途凝蛰盯着他裤子上的鞋印,忍俊不禁偏开头。
解见转过身拍干净自己的裤子,看着眼前双手插兜的薄靳川就来气,在心里把人骂死了:“我开个玩笑而已,你至于吗?”
“我也开个玩笑而已,至少没在蹦极台上把你踹下去。”
在解见看来,薄靳川总是这样小心眼。把别人惹毛了就高傲得跟个白天鹅似的,不知道“分寸”两个字怎么写。轮到他自己生气了,就各种发神经冷暴力。
解见是真觉得他性格有病,但也还没到撂摊子不哄的程度,骂几句发泄就算了。
薄靳川抬腿就走,解见在他背后隔空踹了两脚才重新追上去,似乎还无声地骂了几句脏。
这会儿他们成吊车尾了,闻人晏枭浅笑着看向途凝蛰:“你害怕吗?”
“还好,以前压力大有想过来蹦。

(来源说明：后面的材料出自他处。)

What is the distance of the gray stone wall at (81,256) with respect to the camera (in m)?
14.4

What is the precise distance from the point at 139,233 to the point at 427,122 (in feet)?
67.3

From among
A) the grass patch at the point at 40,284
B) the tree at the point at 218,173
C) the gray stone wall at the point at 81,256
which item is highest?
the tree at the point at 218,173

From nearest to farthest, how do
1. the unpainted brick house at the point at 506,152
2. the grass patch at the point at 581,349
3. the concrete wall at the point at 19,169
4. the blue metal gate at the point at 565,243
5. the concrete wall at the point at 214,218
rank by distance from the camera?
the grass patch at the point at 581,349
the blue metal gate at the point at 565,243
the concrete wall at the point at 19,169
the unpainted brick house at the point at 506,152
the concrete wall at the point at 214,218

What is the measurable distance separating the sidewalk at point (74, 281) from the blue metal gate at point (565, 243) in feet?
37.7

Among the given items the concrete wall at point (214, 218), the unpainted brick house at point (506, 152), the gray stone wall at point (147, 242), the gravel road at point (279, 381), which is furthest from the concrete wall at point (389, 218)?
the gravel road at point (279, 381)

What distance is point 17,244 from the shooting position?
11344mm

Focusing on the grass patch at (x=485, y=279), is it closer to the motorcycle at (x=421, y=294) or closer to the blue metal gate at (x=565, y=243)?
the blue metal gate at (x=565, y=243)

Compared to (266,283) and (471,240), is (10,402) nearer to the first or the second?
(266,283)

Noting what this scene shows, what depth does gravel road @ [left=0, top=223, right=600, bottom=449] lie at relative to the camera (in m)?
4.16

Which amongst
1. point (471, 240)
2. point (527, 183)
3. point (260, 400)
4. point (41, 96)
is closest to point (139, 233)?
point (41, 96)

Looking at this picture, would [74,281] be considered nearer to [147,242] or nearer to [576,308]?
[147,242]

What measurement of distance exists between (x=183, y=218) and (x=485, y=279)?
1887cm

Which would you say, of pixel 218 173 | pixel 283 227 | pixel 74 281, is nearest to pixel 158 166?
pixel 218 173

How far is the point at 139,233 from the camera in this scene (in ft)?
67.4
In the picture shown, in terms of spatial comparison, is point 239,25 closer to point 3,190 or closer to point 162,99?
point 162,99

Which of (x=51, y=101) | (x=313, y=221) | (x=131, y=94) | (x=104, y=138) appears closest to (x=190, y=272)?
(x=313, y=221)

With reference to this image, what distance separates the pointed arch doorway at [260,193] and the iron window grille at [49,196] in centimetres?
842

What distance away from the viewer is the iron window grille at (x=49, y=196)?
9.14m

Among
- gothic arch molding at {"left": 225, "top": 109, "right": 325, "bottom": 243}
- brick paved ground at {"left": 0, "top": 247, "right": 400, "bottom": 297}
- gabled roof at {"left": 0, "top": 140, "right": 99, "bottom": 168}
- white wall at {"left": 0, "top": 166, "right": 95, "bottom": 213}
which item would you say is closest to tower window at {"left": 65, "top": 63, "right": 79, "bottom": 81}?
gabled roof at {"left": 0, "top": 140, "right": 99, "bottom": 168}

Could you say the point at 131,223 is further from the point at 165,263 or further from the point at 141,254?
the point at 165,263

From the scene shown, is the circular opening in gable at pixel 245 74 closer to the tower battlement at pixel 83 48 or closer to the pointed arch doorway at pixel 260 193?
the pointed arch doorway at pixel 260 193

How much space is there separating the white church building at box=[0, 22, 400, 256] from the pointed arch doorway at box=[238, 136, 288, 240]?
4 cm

”
“那最后来了吗?”
途凝蛰摇头。
“一个人来太可怜了,现在有你们。”
因为是工作日,今天来蹦极的人没多少。
陈凛珩心理准备还没做足就感觉环腰的绳子猛地一紧,回神意识到该他们蹦了,顿时腿软,还好被闻人晏枭扶住。
实在害怕,其实可以选择双人抱着蹦下去,教练给他们讲了下,乍一听还挺浪漫,也确实很多情侣这么玩。
历经极度危险的爱情好像总会更坚固。
但放眼看看他们这群人:有搞乱七八糟的明恋的,有搞哑巴吃黄连暗恋的,还有本想搞炮友莫名快转正的……反正都不太适合那份浪漫,怎么着都怪怪的。
所以即使心里不停想着,几个人仍旧相顾无言,没人愿意提这茬事,全当耳边风。
“念念,你提的蹦极,打头阵呗?”解见坐在旁边,笑意盈盈地盯着正在绑绳的江咏念。
江咏念坚定地拒绝:“陈凛珩来吧,那么害怕就早死早超生。”
“我不要!”陈凛珩哀嚎声都出来了,直接窜到解见旁边坐着,抱着他胳膊,“我要当中间的!”
到底正值血气方刚的年纪,纵然表面上兴奋得不行,内心怎么说都是害怕的。毕竟这玩意儿和游乐场那些设施还真不一样,百米余高呢,跳下去真的会短暂完全失重,切身体会跳楼的滋味。
看出他们的犹豫,工作人员问谁首跳。
陈凛珩看天,江咏念看地,解见看蓝天,还剩下俩望夫石,五个话唠前所未有的安静。
也是同一时刻,闻人晏枭举起手:“我来吧。”
他的声音夹杂在风里吹过来,途凝蛰这会儿听到,感觉从耳根到心脏都被电了下。
闻人晏枭经过他面前的时候,途凝蛰伸出手勾了下他的小拇指,于是闻人晏枭回过头。
冷风将那五彩的发丝尽数吹到闻人晏枭脸上,他摇了摇头没甩开,途凝蛰也就只能看到他半张脸。
微微眯起的眼眸里,不带一丝惧怕,好似还有难以言喻的亢奋。
防护门打开,工作人员握住他的大臂,带着他小步小步往前去。
正常来说,人在跳下去之前都会犹豫,可能还会害怕得退回来,再等工作人员倒数。因此途凝蛰没急着去看他,而是扒着栏杆看高度,思考自己到底能不能承受这次狂欢。
可能是离得远,他没听到闻人晏枭的声音。
还是蛮高的,底下犹如万丈深渊,虚无缥缈的云雾弥漫上来,快要将群山轮廓掩盖住。
途凝蛰上一秒还在心里叹气,下一秒就听解见和江咏念默契地喊了句:“我操!!” 以及陈凛珩快要哭出来的一句:“妈妈呀,他是疯子吧!”
江咏念是真的被他吓到了,以前追星不屑内娱看她的欧巴蹦极,都得煽情地来上段表白,爱粉丝,爱队友,爱自己。她以为闻人晏枭也会这样,可以说理想和现实背向而行,因而冲击力巨大无比。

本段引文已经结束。